### Problem description
Please format all of the data below as a JSON list of strings, one string per line, leaving out blank lines.

### Excerpted data
________________
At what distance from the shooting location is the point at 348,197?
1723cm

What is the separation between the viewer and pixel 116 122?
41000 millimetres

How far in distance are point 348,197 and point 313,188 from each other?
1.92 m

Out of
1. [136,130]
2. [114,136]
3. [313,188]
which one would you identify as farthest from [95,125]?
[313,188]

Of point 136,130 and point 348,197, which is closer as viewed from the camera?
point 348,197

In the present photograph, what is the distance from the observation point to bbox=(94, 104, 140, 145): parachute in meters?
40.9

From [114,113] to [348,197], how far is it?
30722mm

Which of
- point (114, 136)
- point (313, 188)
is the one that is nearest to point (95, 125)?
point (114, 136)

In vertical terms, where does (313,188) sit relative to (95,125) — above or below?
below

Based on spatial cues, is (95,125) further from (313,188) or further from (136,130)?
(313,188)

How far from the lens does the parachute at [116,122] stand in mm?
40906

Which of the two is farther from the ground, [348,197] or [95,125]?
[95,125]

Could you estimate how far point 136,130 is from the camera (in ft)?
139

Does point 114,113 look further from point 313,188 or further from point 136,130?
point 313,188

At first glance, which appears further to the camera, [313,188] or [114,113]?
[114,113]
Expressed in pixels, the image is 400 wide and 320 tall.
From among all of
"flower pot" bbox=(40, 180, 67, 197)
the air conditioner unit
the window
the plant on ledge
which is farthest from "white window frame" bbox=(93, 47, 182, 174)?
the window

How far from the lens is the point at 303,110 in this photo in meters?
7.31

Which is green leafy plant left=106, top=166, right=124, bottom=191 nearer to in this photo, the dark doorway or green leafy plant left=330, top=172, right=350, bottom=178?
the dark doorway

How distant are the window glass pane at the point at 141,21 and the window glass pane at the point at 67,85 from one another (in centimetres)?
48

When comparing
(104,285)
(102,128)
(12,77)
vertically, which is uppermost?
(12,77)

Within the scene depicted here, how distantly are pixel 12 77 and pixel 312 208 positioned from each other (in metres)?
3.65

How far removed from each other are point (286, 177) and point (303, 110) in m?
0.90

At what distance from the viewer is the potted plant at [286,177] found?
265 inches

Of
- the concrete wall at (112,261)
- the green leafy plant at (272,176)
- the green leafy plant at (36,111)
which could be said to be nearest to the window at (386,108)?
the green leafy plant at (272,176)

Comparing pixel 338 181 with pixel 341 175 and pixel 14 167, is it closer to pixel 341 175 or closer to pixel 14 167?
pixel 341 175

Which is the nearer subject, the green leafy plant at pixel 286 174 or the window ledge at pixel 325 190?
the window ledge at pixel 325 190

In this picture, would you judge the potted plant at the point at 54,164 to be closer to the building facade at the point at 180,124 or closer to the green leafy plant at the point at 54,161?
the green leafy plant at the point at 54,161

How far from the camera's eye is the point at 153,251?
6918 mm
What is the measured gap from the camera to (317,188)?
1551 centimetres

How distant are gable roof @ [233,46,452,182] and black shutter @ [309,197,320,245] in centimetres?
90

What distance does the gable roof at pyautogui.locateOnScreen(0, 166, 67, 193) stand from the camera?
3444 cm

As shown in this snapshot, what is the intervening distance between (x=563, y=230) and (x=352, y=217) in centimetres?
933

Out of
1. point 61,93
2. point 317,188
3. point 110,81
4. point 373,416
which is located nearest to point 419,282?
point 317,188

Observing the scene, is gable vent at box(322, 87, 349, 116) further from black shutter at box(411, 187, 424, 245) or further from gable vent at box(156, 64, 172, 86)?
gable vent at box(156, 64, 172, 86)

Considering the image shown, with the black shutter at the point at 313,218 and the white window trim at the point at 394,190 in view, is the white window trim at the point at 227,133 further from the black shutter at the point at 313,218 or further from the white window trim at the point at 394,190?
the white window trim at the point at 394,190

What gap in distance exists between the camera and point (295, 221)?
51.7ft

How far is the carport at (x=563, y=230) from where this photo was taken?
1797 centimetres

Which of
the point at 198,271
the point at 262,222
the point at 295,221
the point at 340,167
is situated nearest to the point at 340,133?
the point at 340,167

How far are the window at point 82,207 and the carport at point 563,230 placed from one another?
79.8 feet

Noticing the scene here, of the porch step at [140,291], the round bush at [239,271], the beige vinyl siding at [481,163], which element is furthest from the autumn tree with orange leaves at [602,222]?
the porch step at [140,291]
________________
### Full solution
[
  "At what distance from the shooting location is the point at 348,197?",
  "1723cm",
  "What is the separation between the viewer and pixel 116 122?",
  "41000 millimetres",
  "How far in distance are point 348,197 and point 313,188 from each other?",
  "1.92 m",
  "Out of",
  "1. [136,130]",
  "2. [114,136]",
  "3. [313,188]",
  "which one would you identify as farthest from [95,125]?",
  "[313,188]",
  "Of point 136,130 and point 348,197, which is closer as viewed from the camera?",
  "point 348,197",
  "In the present photograph, what is the distance from the observation point to bbox=(94, 104, 140, 145): parachute in meters?",
  "40.9",
  "From [114,113] to [348,197], how far is it?",
  "30722mm",
  "Which of",
  "- point (114, 136)",
  "- point (313, 188)",
  "is the one that is nearest to point (95, 125)?",
  "point (114, 136)",
  "In vertical terms, where does (313,188) sit relative to (95,125) — above or below?",
  "below",
  "Based on spatial cues, is (95,125) further from (313,188) or further from (136,130)?",
  "(313,188)",
  "How far from the lens does the parachute at [116,122] stand in mm?",
  "40906",
  "Which of the two is farther from the ground, [348,197] or [95,125]?",
  "[95,125]",
  "Could you estimate how far point 136,130 is from the camera (in ft)?",
  "139",
  "Does point 114,113 look further from point 313,188 or further from point 136,130?",
  "point 313,188",
  "At first glance, which appears further to the camera, [313,188] or [114,113]?",
  "[114,113]",
  "Expressed in pixels, the image is 400 wide and 320 tall.",
  "From among all of",
  "\"flower pot\" bbox=(40, 180, 67, 197)",
  "the air conditioner unit",
  "the window",
  "the plant on ledge",
  "which is farthest from \"white window frame\" bbox=(93, 47, 182, 174)?",
  "the window",
  "How far from the lens is the point at 303,110 in this photo in meters?",
  "7.31",
  "Which is green leafy plant left=106, top=166, right=124, bottom=191 nearer to in this photo, the dark doorway or green leafy plant left=330, top=172, right=350, bottom=178?",
  "the dark doorway",
  "How distant are the window glass pane at the point at 141,21 and the window glass pane at the point at 67,85 from one another (in centimetres)?",
  "48",
  "When comparing",
  "(104,285)",
  "(102,128)",
  "(12,77)",
  "vertically, which is uppermost?",
  "(12,77)",
  "Within the scene depicted here, how distantly are pixel 12 77 and pixel 312 208 positioned from each other (in metres)?",
  "3.65",
  "How far removed from each other are point (286, 177) and point (303, 110) in m?",
  "0.90",
  "At what distance from the viewer is the potted plant at [286,177] found?",
  "265 inches",
  "Of",
  "- the concrete wall at (112,261)",
  "- the green leafy plant at (272,176)",
  "- the green leafy plant at (36,111)",
  "which could be said to be nearest to the window at (386,108)?",
  "the green leafy plant at (272,176)",
  "Comparing pixel 338 181 with pixel 341 175 and pixel 14 167, is it closer to pixel 341 175 or closer to pixel 14 167?",
  "pixel 341 175",
  "Which is the nearer subject, the green leafy plant at pixel 286 174 or the window ledge at pixel 325 190?",
  "the window ledge at pixel 325 190",
  "In this picture, would you judge the potted plant at the point at 54,164 to be closer to the building facade at the point at 180,124 or closer to the green leafy plant at the point at 54,161?",
  "the green leafy plant at the point at 54,161",
  "How far from the camera's eye is the point at 153,251?",
  "6918 mm",
  "What is the measured gap from the camera to (317,188)?",
  "1551 centimetres",
  "How distant are gable roof @ [233,46,452,182] and black shutter @ [309,197,320,245] in centimetres?",
  "90",
  "What distance does the gable roof at pyautogui.locateOnScreen(0, 166, 67, 193) stand from the camera?",
  "3444 cm",
  "As shown in this snapshot, what is the intervening distance between (x=563, y=230) and (x=352, y=217) in centimetres?",
  "933",
  "Out of",
  "1. point 61,93",
  "2. point 317,188",
  "3. point 110,81",
  "4. point 373,416",
  "which is located nearest to point 419,282?",
  "point 317,188",
  "Observing the scene, is gable vent at box(322, 87, 349, 116) further from black shutter at box(411, 187, 424, 245) or further from gable vent at box(156, 64, 172, 86)?",
  "gable vent at box(156, 64, 172, 86)",
  "Considering the image shown, with the black shutter at the point at 313,218 and the white window trim at the point at 394,190 in view, is the white window trim at the point at 227,133 further from the black shutter at the point at 313,218 or further from the white window trim at the point at 394,190?",
  "the white window trim at the point at 394,190",
  "What gap in distance exists between the camera and point (295, 221)?",
  "51.7ft",
  "How far is the carport at (x=563, y=230) from where this photo was taken?",
  "1797 centimetres",
  "Which of",
  "the point at 198,271",
  "the point at 262,222",
  "the point at 295,221",
  "the point at 340,167",
  "is situated nearest to the point at 340,133?",
  "the point at 340,167",
  "How far are the window at point 82,207 and the carport at point 563,230 placed from one another?",
  "79.8 feet",
  "Noticing the scene here, of the porch step at [140,291], the round bush at [239,271], the beige vinyl siding at [481,163], which element is furthest from the autumn tree with orange leaves at [602,222]?",
  "the porch step at [140,291]"
]